After analyzing micrographs, the data were normalized by subtracting the difference in EthD-1 intensity signals at t = 0ʹ (cell damage due to tissue dissection and manipulation) and after EthD-1 exposure (t = Δ) and by dividing the result by the highest intensity value per experiment.

Drug dose–response assay

A tunica intima sample was exposed to different concentrations of potassium cyanide (KCN) (60178, Sigma-Aldrich) with the valve actuated at 16.20 kPa. Each assay microchannel was perfused with 0, 2, 10, 20, 40, 80, or 100 mM KCN in tissue media for 30 min at 37 °C and 5% CO2. The 8th assay microchannel was used as a positive control for cell death by flowing 0.05% Tween 20. Finally, all assay microchannels were incubated for 10 min with EthD-1 and Hoechst.

To quantitate cell damage, we measured the average EthD-1 signal for each channel at two time points. First, immediately after placing the tissue in the device, Et=0, which is important to consider, as there can be significant tissue damage due to tissue dissection and manipulation. Then, after 30 min of incubation with the stimuli, Et=30ʹ. Next, we subtracted Et=30ʹ from Et=0 for each channel and normalized this value to the channel with the highest intensity, which corresponded to the highest concentration of KCN.

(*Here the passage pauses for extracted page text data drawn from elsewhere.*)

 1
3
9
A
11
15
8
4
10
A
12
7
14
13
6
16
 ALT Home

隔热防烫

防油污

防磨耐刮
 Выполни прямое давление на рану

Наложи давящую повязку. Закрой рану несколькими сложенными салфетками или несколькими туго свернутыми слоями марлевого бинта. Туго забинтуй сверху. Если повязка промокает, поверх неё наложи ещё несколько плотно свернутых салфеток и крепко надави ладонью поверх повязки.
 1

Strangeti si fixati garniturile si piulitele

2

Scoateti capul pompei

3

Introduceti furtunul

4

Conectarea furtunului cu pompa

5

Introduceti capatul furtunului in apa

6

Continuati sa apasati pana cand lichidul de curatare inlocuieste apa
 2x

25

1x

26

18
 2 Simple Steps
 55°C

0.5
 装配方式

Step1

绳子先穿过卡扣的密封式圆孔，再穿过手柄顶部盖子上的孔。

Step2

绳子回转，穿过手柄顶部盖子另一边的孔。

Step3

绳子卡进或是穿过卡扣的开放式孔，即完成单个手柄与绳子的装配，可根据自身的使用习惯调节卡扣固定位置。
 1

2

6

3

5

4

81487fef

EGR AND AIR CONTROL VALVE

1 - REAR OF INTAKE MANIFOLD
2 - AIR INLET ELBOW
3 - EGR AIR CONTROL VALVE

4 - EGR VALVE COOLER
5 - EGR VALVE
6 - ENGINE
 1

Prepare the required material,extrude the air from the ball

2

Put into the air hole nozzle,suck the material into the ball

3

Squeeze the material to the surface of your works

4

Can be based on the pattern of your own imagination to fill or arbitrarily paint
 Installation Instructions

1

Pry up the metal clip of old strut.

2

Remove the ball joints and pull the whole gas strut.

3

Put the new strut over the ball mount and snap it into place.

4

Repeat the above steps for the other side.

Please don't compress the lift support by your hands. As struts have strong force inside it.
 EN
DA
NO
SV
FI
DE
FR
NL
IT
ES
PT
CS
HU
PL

Proinflammatory response of the aorta inside the microfluidic device

A dissected descending aorta was cut in half, and each piece was placed in separate microfluidic devices. Inside the devices, one aorta en face was perfused for 4 h with tissue media containing 10 µg/mL lipopolysaccharide (LPS) from E. coli (L2755, Sigma-Aldrich, USA), while the second aorta was perfused with media as a control. The experiments were performed for 4 h at 37 °C and 5% CO2. Human neutrophils were isolated and purified from healthy donors as described elsewhere48. Purified neutrophils were stained with Hoechst and washed three times with Hank’s balanced salt solution (HBSS, ICN1810454, MP Biomedicals). LPS was washed out from the tissue chamber using fresh tissue media. The valve was actuated at 16.2 kPa before perfusing neutrophils into the assay microchannels at a flow rate of 2.5 µL/min. After 5 min, the flow was stopped, and the device was turned upside-down for video recording (Camtasia, TechSmith Corp.). Micrographs were captured every 15 s. Neutrophil identification and quantification analysis was performed using ImageJ. Brightness and contrast from the fluorescence micrographs were adjusted until the Hoechst signal from label cells was visible and the background signal was removed. Each labeled cell was numbered and identified through the whole stack of images.

Immunohistochemical staining

Aortic tissue was fixed inside a microfluidic device with the valve actuated (34.5 kPa) using 10% formalin for 24 h at 4 °C. The valve remained actuated for the rest of the experiments. Then, the tissue was washed with tris(hydroxymethyl)aminomethane (TBS) buffer through the 8 assay microchannels, permeabilized with 0.05% Tween 20 for 30 min, and blocked with casein blocking solution (37582, Thermo Fisher) supplemented with 2% bovine serum albumin (BSA, A9647, Sigma-Aldrich) for 10 min. Next, the 8 microchannels were incubated for 3 h with the primary antibody against von Willerbrand factor (ab6994, Abcam). After washing, the assay microchannels were further incubated with Alexa-labeled secondary antibody (A-11012, Thermo Fisher) and Sytox Green for 1 h. Staining controls for the primary and secondary antibodies were performed in the same tissue by omitting their respective antibodies.